In the earlier releases, it was already possible to automatically scale Wallarm Nodes based on the load, for example, with native support of Kubernetes. From now on, you can also dynamically add additional nodes or remove underutilized ones using the native auto-scaling mechanism of AWS and GCP.

You can scale the number of instances based on a number of standard load parameters including: the utilization of CPU, amount of inbound/outbound traffic, etc. For example, for a group of Wallarm Node instances in AWS, you can set up the following policy: If Average CPU Utilization exceeds 60% for over 5 min then add 2 more nodes.

Support of auto-scaling is available in Wallarm Node 2.12.0+. Find the images in Amazon Web Services and Google Cloud Platform.

Detailed tutorials on how to set up auto-scaling are available in the Wallarm Docs for AWS and GCP.

Wallarm nodes can operate in detection only (aka monitoring) or blocking modes. With a recent change in UI, every malicious request from the traffic is displayed with an explicit status detailing whether it was blocked or reached the application.
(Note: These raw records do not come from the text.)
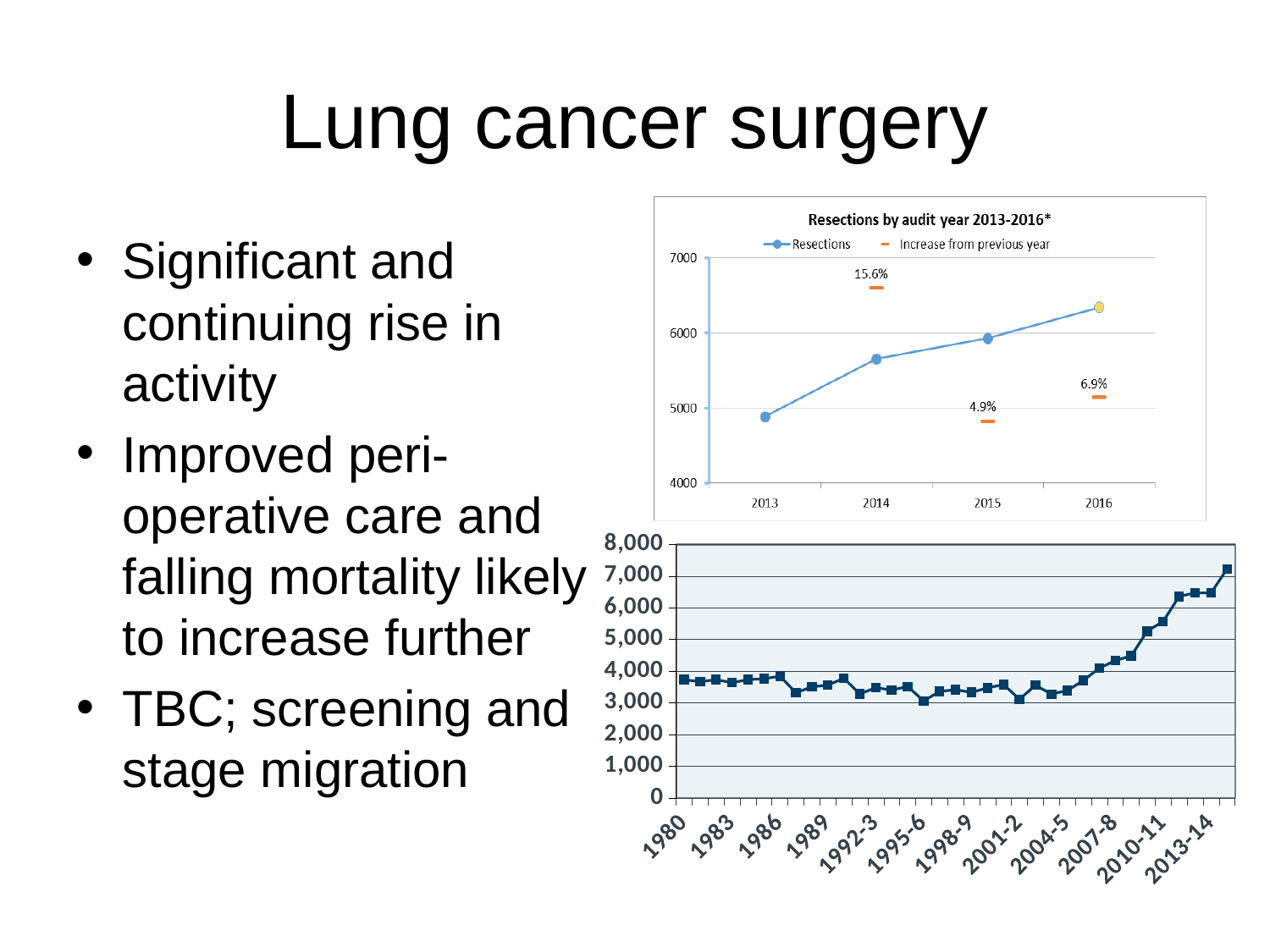
In the top chart 'Resections by audit year 2013-2016*', what is the increase from the previous year shown for 2016? 6.9% In the top chart 'Resections by audit year 2013-2016*', which year has the highest increase from the previous year? 2014 In the top chart 'Resections by audit year 2013-2016*', what is the increase from the previous year shown for 2015? 4.9% In the top chart 'Resections by audit year 2013-2016*', how many series does the legend list? 2 In the top chart 'Resections by audit year 2013-2016*', which year has the lowest increase from the previous year? 2015 In the bottom chart with years from 1980 to 2013-14, is the value for 2013-14 greater or less than 6,000? greater In the top chart 'Resections by audit year 2013-2016*', do the resections rise or fall from 2013 to 2016? rise In the top chart 'Resections by audit year 2013-2016*', is the number of resections in 2016 greater or less than 6000? greater In the top chart 'Resections by audit year 2013-2016*', what is the increase from the previous year shown for 2014? 15.6% In the top chart 'Resections by audit year 2013-2016*', how many years are plotted on the x axis? 4 What kind of chart is the top chart titled 'Resections by audit year 2013-2016*'? line chart What kind of chart is the bottom chart with years from 1980 to 2013-14 on the x axis? line chart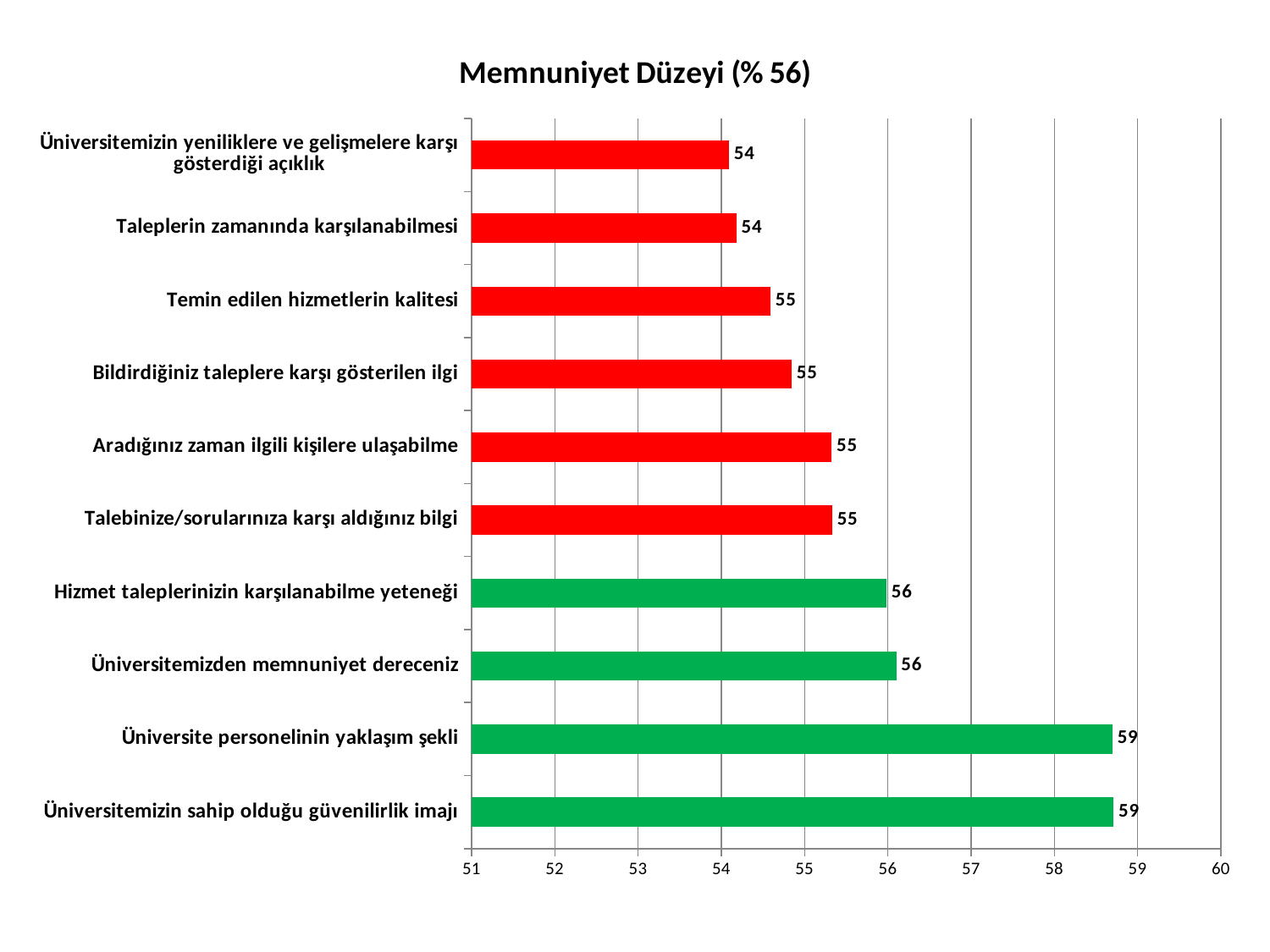
What is the difference between the values for "Üniversitemizin sahip olduğu güvenilirlik imajı" and "Üniversitemizin yeniliklere ve gelişmelere karşı gösterdiği açıklık"? 5 What is the value for "Hizmet taleplerinizin karşılanabilme yeteneği"? 56 What kind of chart is shown on the slide? bar chart What is the title of the chart? Memnuniyet Düzeyi (% 56) How many categories are shown in the chart? 10 What is the value for "Taleplerin zamanında karşılanabilmesi"? 54 Is the value for "Üniversitemizin sahip olduğu güvenilirlik imajı" greater or less than 58? greater What is the value for "Temin edilen hizmetlerin kalitesi"? 55 Which is larger: the value for "Üniversite personelinin yaklaşım şekli" or the value for "Aradığınız zaman ilgili kişilere ulaşabilme"? Üniversite personelinin yaklaşım şekli What colour are the bars for the four categories with the highest values? green Is the value for "Taleplerin zamanında karşılanabilmesi" greater or less than 55? less What is the value for "Üniversite personelinin yaklaşım şekli"? 59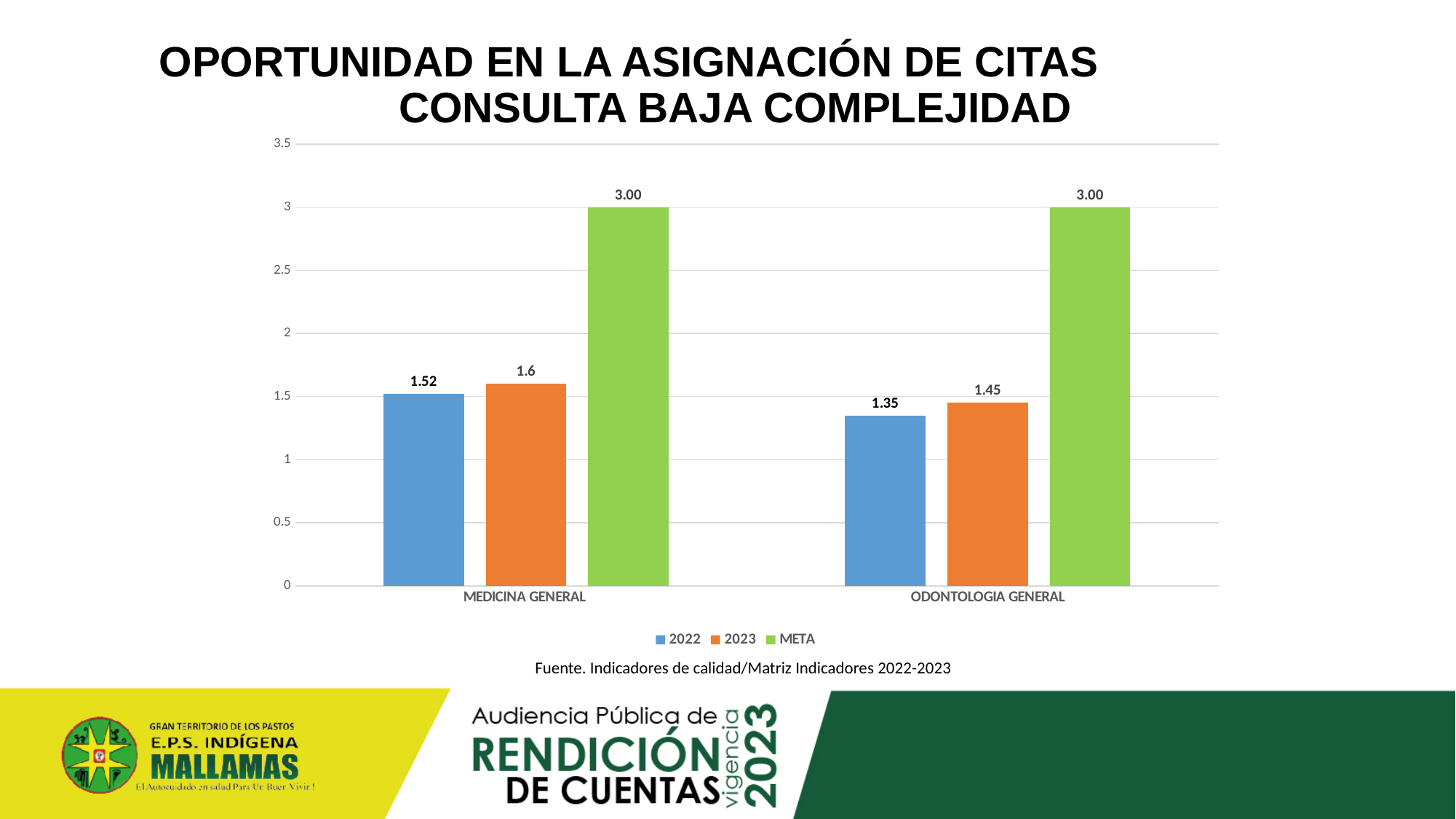
What is the difference between the 2023 and 2022 values for ODONTOLOGIA GENERAL? 0.1 Which category has the lowest 2022 value? ODONTOLOGIA GENERAL Which category has the highest 2023 value? MEDICINA GENERAL What is the 2023 value for ODONTOLOGIA GENERAL? 1.45 What kind of chart is shown on the slide? bar chart What is the META value for MEDICINA GENERAL? 3.00 Is the 2023 value for MEDICINA GENERAL greater or less than 2? less How many categories are shown on the x axis? 2 What is the 2022 value for MEDICINA GENERAL? 1.52 How many series does the legend list? 3 What is the 2022 value for ODONTOLOGIA GENERAL? 1.35 Which is larger for MEDICINA GENERAL, the 2022 value or the 2023 value? 2023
Designed to be especially helpful for teams using individual modes for different applications and APIs.

With previous console versions, teams had to pay attention to each status code returned to the client. A 403 was the default status code if an incoming request was blocked by Wallarm node. Now, an explicit status of whether a malicious request was blocked is shown in the console. The same data is provided for attacks (groups of malicious request related to each other).